Come si vede, da quanto esposto finora, parlare della teoria antropocentrica significa affrontare problemi notevolmente complessi. Ciononostante è necessario farlo per vedere come si colloca il Naturismo in questo discorso. L’osservazione di quel capolavoro che è il corpo umano, per esempio, la cui complessità è pari a quella dell’universo, non può non farci mettere in dubbio quel concetto di casualità che gli scienziati materialisti ci hanno propinato e ci propinano come legge certa e incontrovertibile. Altri scienziati infatti sostengono, per contro, che occorre una convergenza infinita di fattori e di coincidenze affinché un pianeta diventi sede di vita intelligente.

Sempre Daniele Agnoli, nel suo articolo “Il principio antropico in una prospettiva naturista” illustra molto bene il significato profondo che assume il Naturismo quando l’uomo viene considerato in una prospettiva di identità cosmica il cui punto di partenza è quell’identità personale perduta a causa della sconnessione tra il nostro corpo e la nostra mente, o se vogliamo tra il corpo e l’anima, per chi crede all’esistenza di questa.

Corpo e mente, mente e corpo, oppure corpo e anima e viceversa, sono le due facce della stessa medaglia. Dare più importanza all’uno, come fanno i materialisti, o all’altra, come fa la religione, non è per noi naturisti un modo corretto di procedere. L’articolo di Agnoli sopra citato, dando eguale importanza ad entrambi, ci ricorda che il Naturismo, attraverso la pratica della nudità, rappresenta il mezzo indispensabile per migliorarci, per elevarci, per trascendere noi stessi. L’affermazione della nudità come un diritto è il dato che contraddistingue il movimento naturista. Di altre tematiche il Naturismo non si occupa, non perché non siano importanti, ma semplicemente perché tutto il resto è implicito. Noi naturisti dobbiamo essere concreti: utopia e velleitarismo non servono al nostro movimento, ma dobbiamo mantenere intatta quella spinta ideale che ci anima. “Un’idea, senza un ideale muore”, è stato scritto.

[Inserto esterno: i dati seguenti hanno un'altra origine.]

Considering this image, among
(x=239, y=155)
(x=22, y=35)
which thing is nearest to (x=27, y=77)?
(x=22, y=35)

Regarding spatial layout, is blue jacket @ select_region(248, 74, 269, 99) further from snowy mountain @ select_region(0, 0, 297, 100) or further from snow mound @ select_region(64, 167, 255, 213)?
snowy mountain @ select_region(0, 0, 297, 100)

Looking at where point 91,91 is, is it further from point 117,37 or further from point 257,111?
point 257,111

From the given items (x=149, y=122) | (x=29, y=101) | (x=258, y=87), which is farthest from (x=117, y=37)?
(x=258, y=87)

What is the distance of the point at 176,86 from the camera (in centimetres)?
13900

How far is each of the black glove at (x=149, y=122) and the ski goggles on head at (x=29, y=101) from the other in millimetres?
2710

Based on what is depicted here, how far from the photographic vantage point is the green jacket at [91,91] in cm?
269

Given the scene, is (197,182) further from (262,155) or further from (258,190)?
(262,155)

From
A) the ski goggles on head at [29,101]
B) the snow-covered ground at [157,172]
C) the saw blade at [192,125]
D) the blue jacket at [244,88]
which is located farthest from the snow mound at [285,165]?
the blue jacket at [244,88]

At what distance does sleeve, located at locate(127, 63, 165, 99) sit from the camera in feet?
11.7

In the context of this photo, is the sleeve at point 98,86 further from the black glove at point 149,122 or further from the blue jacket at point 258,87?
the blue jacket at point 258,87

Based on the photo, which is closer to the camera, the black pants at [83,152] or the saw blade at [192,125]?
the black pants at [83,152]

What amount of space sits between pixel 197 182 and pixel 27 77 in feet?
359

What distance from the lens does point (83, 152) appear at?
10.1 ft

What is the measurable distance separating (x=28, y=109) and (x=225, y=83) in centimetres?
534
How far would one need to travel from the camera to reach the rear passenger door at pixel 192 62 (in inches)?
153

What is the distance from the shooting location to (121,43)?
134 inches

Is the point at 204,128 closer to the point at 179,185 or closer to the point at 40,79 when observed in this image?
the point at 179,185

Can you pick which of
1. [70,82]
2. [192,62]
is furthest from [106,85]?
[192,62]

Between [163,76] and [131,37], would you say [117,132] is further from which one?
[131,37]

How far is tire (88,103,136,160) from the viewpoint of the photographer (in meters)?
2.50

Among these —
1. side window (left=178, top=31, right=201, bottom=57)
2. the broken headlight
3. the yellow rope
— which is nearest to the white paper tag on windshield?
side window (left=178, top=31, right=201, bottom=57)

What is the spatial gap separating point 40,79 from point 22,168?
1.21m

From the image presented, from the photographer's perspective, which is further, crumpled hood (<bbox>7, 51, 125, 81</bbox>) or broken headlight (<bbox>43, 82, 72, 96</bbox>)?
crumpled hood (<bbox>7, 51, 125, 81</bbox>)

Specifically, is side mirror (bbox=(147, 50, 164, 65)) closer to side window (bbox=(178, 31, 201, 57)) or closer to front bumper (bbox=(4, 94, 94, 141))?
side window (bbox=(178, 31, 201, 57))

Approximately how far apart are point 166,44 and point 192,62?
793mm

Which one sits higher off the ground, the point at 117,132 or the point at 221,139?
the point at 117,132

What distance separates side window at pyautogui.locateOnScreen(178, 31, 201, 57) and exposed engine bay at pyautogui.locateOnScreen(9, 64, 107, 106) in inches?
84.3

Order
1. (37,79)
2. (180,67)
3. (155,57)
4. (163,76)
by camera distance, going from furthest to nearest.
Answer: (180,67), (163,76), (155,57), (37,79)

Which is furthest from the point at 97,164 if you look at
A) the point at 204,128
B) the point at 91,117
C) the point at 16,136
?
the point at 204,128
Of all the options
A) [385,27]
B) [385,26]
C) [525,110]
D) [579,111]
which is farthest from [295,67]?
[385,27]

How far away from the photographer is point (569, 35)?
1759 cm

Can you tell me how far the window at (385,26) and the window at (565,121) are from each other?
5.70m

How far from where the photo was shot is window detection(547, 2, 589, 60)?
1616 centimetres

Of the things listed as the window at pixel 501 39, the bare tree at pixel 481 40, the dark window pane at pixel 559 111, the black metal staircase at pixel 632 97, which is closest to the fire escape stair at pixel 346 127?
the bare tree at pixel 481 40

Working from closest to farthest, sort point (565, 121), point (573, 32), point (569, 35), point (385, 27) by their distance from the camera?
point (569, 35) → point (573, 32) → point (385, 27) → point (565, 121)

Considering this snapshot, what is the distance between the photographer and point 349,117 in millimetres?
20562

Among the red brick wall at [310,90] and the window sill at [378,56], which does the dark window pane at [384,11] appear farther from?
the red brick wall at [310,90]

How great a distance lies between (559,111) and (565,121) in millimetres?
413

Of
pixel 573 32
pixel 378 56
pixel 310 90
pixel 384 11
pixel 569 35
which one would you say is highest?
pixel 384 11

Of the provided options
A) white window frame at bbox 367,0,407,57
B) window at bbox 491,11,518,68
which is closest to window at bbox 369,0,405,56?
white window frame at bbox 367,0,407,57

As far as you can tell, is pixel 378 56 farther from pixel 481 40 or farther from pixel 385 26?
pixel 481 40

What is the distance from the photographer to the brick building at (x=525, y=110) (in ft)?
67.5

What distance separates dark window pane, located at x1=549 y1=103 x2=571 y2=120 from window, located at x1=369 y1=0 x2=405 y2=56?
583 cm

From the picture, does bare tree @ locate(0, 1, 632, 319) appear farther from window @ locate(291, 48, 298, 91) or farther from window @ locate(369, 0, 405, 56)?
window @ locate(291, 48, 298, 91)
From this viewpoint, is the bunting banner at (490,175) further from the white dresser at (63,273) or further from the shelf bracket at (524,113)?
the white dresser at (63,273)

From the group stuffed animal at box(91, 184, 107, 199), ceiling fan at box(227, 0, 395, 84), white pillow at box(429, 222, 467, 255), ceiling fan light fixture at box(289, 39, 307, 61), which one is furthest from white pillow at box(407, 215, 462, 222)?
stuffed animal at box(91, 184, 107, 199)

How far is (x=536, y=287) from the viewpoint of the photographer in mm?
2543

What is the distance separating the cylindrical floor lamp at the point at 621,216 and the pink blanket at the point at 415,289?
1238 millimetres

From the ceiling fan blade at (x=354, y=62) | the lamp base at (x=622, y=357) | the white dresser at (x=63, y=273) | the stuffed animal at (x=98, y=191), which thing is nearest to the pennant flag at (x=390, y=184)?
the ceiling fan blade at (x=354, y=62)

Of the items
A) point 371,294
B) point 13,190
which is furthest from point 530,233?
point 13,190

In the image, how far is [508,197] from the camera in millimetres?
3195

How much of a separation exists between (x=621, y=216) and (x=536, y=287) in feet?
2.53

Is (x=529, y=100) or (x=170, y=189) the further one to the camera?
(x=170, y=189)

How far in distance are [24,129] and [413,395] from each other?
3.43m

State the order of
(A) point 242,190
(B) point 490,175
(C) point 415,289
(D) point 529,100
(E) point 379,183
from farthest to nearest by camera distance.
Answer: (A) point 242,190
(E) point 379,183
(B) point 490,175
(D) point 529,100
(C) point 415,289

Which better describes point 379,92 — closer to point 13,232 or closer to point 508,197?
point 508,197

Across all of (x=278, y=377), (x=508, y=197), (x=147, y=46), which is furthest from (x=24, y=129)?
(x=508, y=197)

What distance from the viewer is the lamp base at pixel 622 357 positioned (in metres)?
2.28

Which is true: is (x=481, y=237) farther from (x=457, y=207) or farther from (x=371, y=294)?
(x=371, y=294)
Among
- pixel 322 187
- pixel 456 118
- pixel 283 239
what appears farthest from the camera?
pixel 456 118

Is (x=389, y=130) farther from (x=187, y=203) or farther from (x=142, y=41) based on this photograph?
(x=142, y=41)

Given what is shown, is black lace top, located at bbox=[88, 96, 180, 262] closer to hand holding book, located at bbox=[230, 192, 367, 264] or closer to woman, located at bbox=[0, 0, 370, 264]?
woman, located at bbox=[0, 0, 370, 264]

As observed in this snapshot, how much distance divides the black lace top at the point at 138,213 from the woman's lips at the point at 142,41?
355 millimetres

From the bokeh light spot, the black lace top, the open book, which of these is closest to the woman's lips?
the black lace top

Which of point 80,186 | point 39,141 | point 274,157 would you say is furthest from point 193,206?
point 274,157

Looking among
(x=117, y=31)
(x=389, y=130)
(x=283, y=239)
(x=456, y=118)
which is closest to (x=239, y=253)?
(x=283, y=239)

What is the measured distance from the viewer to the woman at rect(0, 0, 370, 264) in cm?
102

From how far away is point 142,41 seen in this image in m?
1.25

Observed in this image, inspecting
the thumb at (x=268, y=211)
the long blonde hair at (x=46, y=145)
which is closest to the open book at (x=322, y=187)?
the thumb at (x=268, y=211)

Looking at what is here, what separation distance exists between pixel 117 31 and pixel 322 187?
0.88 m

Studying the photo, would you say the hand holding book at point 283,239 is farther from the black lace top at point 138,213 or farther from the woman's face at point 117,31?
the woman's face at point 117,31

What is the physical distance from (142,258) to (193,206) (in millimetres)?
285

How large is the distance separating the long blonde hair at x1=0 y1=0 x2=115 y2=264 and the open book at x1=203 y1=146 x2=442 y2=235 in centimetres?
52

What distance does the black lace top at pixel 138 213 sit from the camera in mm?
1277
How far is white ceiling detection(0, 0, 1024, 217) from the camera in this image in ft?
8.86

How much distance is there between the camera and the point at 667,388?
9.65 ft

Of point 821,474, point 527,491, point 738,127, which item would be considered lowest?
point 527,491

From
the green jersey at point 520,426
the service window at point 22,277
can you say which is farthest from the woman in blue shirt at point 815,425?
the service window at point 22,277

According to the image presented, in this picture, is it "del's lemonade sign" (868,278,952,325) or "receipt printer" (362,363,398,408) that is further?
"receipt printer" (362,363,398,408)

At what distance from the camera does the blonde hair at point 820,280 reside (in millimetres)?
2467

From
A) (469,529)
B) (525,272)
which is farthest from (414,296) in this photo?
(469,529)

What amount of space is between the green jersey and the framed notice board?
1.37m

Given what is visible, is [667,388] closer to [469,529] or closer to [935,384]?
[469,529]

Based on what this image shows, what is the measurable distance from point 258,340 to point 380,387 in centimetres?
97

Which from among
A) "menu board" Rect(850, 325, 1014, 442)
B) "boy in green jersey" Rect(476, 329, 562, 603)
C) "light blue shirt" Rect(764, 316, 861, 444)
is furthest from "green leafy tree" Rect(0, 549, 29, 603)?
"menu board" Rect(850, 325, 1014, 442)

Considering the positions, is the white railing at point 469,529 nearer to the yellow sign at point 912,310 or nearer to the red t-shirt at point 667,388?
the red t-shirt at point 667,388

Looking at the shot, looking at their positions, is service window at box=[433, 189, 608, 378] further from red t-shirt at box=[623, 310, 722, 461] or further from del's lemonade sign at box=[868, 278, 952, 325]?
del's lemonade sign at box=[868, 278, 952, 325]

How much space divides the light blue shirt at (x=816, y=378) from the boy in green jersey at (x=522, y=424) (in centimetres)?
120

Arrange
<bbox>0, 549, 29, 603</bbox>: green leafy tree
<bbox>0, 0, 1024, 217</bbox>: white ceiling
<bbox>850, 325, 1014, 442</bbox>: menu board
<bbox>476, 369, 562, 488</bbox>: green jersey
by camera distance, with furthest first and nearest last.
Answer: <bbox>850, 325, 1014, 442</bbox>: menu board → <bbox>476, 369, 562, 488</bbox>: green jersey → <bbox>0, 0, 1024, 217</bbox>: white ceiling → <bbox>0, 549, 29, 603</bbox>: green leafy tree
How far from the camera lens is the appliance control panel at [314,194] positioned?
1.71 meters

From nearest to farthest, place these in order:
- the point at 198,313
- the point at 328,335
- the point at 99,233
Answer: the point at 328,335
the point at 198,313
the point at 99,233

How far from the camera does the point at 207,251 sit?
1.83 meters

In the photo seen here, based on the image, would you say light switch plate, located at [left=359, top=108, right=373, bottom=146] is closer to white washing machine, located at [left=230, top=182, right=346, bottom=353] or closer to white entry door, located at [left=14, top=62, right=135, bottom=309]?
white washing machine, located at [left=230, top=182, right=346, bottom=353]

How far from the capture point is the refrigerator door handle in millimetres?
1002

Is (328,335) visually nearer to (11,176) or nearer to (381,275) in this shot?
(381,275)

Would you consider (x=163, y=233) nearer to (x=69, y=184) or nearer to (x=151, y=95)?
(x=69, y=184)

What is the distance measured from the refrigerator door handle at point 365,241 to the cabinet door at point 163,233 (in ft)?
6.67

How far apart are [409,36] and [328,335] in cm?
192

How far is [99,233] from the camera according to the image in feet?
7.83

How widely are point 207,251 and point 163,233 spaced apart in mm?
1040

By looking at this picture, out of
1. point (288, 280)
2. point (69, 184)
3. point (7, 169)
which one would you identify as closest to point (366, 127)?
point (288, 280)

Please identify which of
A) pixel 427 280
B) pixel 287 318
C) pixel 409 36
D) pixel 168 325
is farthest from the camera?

Sempre Daniele Agnoli, sulla rivista “Naturismo”, tempo fa aveva scritto: “L’ecologista, l’amante della natura, cioè un vero naturista, non si comporta nei confronti della natura per interesse o soltanto per una vaga ammirazione di tutto ciò che la natura offre, ma perché vede nel nostro pianeta un luogo privilegiato, forse l’unico in tutto l’universo. La protezione della Terra, lungi dall’essere un fatto scontato, è quindi un dovere per l’uomo, come per noi naturisti è un dovere svincolare il concetto religioso di peccato e il concetto ateo di osceno dalla nudità“.
In sostanza, la teoria antropocentrica, ponendo l’uomo al centro dell’universo, con tutte le implicazioni filosofiche, scientifiche, etiche, umanistiche, che ciò comporta, solleva problemi molto complessi. Noi non siamo in grado di dire se il principio antropico costituisca la verità assoluta, quello che sappiamo è che il Naturismo, “movimento della luce”, e quindi riscatto dalle tenebre della non consapevolezza, pone l’uomo al centro della vita.